> _Exercise objective_
Update every item below by changing "flower bud" to "rose bud", leaving everything else the same. Leave the pictures out of your version.

(Saved entries)
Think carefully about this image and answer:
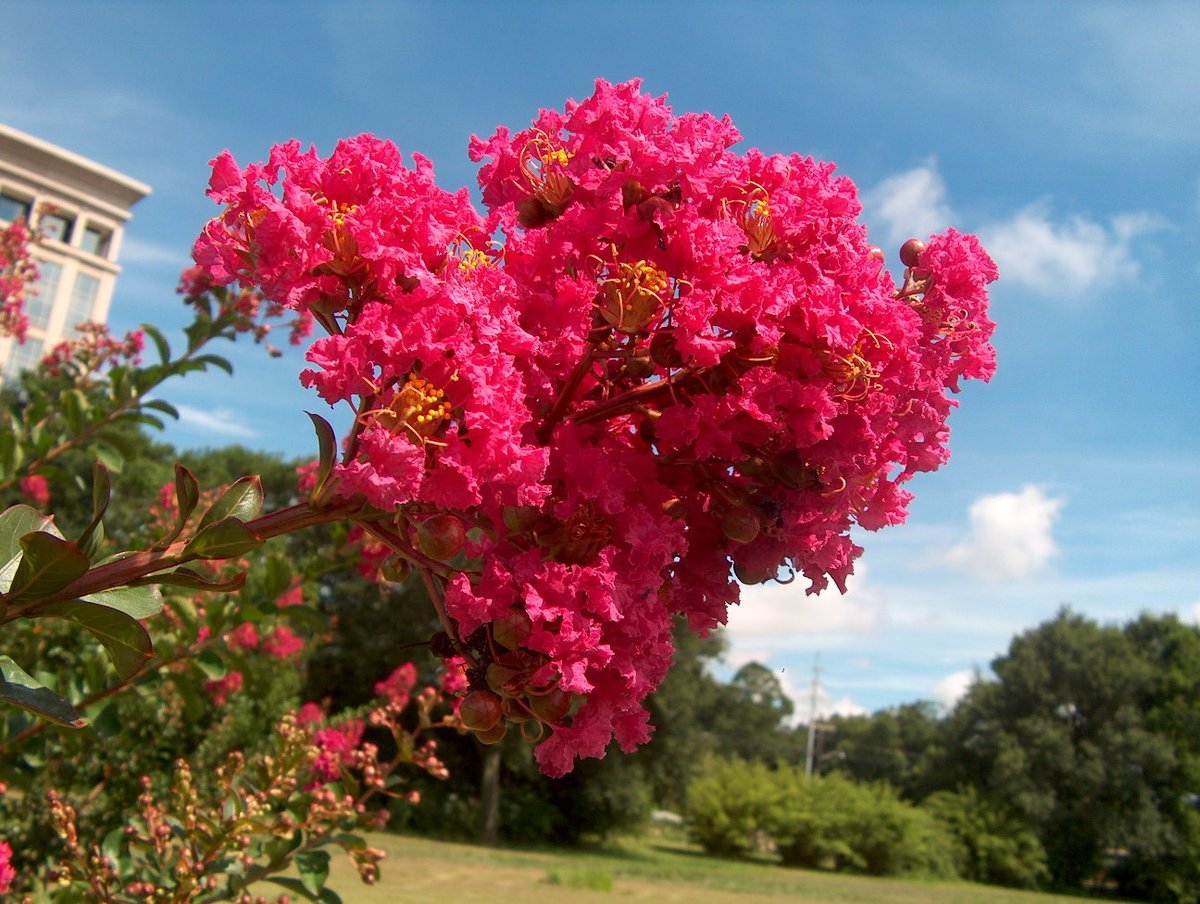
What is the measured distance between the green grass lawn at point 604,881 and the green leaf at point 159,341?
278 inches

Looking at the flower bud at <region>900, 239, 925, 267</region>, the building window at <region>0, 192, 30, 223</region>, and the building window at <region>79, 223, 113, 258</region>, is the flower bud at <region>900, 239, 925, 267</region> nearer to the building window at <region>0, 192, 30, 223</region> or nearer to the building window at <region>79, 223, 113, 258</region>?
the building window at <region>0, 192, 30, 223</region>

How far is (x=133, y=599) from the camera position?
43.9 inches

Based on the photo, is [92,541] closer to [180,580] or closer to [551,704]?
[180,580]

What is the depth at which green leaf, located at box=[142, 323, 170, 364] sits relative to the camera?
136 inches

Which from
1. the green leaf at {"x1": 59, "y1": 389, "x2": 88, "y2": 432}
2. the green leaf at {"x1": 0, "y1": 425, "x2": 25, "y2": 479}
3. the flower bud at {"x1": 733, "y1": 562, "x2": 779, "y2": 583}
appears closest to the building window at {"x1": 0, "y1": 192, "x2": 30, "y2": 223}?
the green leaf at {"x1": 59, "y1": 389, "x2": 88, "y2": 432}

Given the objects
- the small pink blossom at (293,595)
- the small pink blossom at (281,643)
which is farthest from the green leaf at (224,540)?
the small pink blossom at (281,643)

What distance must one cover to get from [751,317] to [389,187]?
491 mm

> _Result_
Think carefully about this image and answer:
What is the measured distance between the green grass lawn at point 604,881 and the green leaf at point 159,341?
278 inches

Looking at the rose bud at <region>900, 239, 925, 267</region>, the building window at <region>0, 192, 30, 223</region>, and the building window at <region>79, 223, 113, 258</region>, is the rose bud at <region>900, 239, 925, 267</region> nearer to the building window at <region>0, 192, 30, 223</region> or nearer to the building window at <region>79, 223, 113, 258</region>?
the building window at <region>0, 192, 30, 223</region>

How far is (x=133, y=599) from the camera position?
43.9 inches

Based on the photo, is [92,541] closer to [180,580] or closer to [551,704]?
[180,580]

What is the depth at which green leaf, located at box=[142, 323, 170, 364] sits relative to the camera?
136 inches

Which from
1. the green leaf at {"x1": 59, "y1": 389, "x2": 88, "y2": 432}
2. the green leaf at {"x1": 0, "y1": 425, "x2": 25, "y2": 479}
3. the rose bud at {"x1": 733, "y1": 562, "x2": 779, "y2": 583}
appears closest to the building window at {"x1": 0, "y1": 192, "x2": 30, "y2": 223}?
the green leaf at {"x1": 59, "y1": 389, "x2": 88, "y2": 432}

Given the objects
- the small pink blossom at (293,595)
- the small pink blossom at (281,643)
which is farthest from the green leaf at (224,540)?
the small pink blossom at (281,643)

What distance must one cover to get from [751,317] to [389,187]?
491 mm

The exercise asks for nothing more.